Movement as Implied Through Charcoal: Henri De Toulouse-Lautrec

A child prodigy often bedridden due to fragile and malformed femur bones, Henri de Toulouse-Lautrec learned at an early age to transcend physical limitation through soaring artistic expression. Given drawing materials and direct, intentional exposure to the art world by his parents, Toulouse-Lautrec developed a highly unconventional style and worldview that consistently veered from both societal and artistic norms. His addition of acrid washes of color and harsh lighting to charcoal sketches brought the gritty, Bohemian underworld of Montmartre dancers, circus performers and prostitutes under an unmitigated spotlight, fully accessible to the quotidian eye. His subjects, portrayed with reverence, realism and honesty, were filled with life and activity.
Henri de Toulouse-Lautrec


Toulouse-Lautrec produced over 5,000 separate drawings, in addition to hundreds of paintings and lithographs, before dying from the effects of syphilis and entrenched alcoholism at age 36. Late in life, as he was trying to heal, an inherited fascination with all things equestrian re-emerged. In terms of his inherent brilliance for depiction of light and movement, nothing at all had been lost.
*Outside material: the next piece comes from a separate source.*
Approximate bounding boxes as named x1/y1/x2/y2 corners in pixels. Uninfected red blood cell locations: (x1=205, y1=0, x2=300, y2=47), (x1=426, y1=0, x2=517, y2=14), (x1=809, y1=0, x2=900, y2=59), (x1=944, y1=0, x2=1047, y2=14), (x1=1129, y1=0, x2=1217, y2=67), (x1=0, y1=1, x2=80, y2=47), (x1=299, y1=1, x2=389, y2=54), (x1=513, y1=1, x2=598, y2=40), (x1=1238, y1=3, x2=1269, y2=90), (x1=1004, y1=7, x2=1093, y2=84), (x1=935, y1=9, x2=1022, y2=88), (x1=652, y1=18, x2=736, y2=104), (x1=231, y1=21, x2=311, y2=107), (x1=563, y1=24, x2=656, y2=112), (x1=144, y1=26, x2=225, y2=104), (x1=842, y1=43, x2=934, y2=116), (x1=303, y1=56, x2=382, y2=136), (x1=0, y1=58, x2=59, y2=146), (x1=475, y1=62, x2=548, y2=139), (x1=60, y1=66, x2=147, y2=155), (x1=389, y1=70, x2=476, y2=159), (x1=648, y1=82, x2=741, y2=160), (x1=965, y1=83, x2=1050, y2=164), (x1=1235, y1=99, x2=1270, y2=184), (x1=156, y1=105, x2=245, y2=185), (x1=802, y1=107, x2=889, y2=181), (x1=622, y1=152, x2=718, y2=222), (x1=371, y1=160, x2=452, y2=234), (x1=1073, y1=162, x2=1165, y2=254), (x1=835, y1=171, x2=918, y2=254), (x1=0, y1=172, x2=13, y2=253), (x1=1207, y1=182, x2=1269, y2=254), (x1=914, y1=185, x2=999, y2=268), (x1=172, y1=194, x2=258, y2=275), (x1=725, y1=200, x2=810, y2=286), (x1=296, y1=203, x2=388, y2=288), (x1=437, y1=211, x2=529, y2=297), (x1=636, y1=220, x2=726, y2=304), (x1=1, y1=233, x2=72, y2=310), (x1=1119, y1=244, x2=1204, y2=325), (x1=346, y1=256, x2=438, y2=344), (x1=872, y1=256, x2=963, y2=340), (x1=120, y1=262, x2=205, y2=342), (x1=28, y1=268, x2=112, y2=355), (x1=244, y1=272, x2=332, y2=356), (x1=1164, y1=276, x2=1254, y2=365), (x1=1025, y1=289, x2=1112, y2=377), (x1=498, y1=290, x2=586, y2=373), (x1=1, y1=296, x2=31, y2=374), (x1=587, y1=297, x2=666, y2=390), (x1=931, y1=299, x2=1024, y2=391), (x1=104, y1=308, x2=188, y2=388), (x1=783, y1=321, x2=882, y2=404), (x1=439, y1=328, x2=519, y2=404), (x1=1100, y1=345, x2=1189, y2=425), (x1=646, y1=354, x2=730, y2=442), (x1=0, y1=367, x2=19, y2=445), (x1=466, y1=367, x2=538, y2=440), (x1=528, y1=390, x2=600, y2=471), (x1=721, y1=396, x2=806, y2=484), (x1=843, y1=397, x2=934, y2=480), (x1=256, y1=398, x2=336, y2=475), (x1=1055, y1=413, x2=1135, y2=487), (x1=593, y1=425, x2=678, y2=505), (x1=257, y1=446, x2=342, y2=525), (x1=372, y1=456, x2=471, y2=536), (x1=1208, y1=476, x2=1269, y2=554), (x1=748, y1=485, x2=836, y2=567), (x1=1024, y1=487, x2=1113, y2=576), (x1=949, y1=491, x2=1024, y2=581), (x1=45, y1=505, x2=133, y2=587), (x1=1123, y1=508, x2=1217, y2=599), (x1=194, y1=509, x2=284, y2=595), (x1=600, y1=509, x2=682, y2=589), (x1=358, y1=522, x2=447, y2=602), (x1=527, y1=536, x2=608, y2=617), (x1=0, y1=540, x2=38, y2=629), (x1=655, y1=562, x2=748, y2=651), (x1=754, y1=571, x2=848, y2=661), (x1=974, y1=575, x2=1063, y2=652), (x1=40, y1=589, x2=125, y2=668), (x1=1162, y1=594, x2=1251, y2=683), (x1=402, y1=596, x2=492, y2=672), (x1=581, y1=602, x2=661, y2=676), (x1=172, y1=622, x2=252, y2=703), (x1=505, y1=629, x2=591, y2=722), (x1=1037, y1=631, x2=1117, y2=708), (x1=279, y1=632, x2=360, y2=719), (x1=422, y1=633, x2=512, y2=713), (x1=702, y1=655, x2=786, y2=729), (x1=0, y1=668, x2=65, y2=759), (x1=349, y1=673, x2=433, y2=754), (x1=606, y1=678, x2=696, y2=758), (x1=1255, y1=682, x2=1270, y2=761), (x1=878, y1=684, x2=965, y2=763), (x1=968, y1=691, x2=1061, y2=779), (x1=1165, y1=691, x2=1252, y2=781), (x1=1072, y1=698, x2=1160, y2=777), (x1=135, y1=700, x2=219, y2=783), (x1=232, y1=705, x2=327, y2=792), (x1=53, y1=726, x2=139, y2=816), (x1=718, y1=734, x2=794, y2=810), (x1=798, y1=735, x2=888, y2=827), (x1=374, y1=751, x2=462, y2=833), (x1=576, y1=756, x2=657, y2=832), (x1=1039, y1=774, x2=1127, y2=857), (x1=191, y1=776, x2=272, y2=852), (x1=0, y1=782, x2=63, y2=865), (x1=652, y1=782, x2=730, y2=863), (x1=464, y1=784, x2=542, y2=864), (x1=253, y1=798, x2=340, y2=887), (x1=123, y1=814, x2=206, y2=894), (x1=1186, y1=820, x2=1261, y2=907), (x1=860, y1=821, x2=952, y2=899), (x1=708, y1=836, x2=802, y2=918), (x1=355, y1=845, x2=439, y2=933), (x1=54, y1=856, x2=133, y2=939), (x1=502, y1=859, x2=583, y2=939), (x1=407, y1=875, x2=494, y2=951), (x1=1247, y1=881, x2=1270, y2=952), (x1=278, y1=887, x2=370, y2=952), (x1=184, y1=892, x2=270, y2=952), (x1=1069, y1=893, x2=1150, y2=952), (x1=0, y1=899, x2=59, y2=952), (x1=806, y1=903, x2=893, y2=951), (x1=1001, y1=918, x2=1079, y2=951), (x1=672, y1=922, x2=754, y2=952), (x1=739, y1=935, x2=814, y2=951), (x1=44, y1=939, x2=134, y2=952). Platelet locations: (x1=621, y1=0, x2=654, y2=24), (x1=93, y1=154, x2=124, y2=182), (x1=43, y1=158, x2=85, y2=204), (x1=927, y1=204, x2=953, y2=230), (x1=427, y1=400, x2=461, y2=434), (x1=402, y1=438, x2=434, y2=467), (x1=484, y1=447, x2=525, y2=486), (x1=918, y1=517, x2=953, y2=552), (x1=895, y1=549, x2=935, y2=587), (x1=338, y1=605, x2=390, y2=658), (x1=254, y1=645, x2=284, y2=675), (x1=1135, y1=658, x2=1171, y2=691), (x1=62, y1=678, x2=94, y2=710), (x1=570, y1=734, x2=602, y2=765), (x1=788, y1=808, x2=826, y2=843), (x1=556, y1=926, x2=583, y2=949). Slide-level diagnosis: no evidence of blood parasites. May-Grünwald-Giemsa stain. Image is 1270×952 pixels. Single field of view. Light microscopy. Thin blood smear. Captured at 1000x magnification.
In At the Circus: The Spanish Walk (Au Cirque: Le Pas Espagnol), the artist brings to vivid life the explosive, controlled power of a horse under saddle executing an exquisite sequence of steps. The image seems to come to life before our eyes, ready to burst into continued movement. One can almost feel, through all of the senses, the next footfall, the next swish of the tail, the chomp of the bit, the unified concentration of horse and rider as they proceed across the ring. The rider is settled, confident and serene. The horse is anatomically perfect, with a beautiful headset and distinct sheen to his coat, a vision of compressed energy. His ears are alert to two onlookers, rendered as mere suggestions in sparse, shorthand gestures; only their presence is required. Light reflects upon the wall; a lyrical shadow serves as the composition’s underpinning and punctuation.

Miraculously, Toulouse-Lautrec achieved all of this from memory, and with extensive, almost counter-intuitive use of dark outlining. He employed oranges, browns, a hint of yellow; but, all in all, he remained faithful to (and leaned most heavily upon) the simplicity of charcoal to encapsulate a cohesive, fluid dream of rarified movement. Can you think of other artists who used charcoal to convey specificity and realism of movement? Who are they?

Toulouse-Lautrec lived just two more years after the creation of this drawing, leaving behind an entire demi-monde, a recorded culture for our exploration. He lived with debility and the accompanying emotional burdens, but his exceptional perspicacity still has the power to transport us, as if by time machine, straight into the complicated world of his own, unparalleled life experience.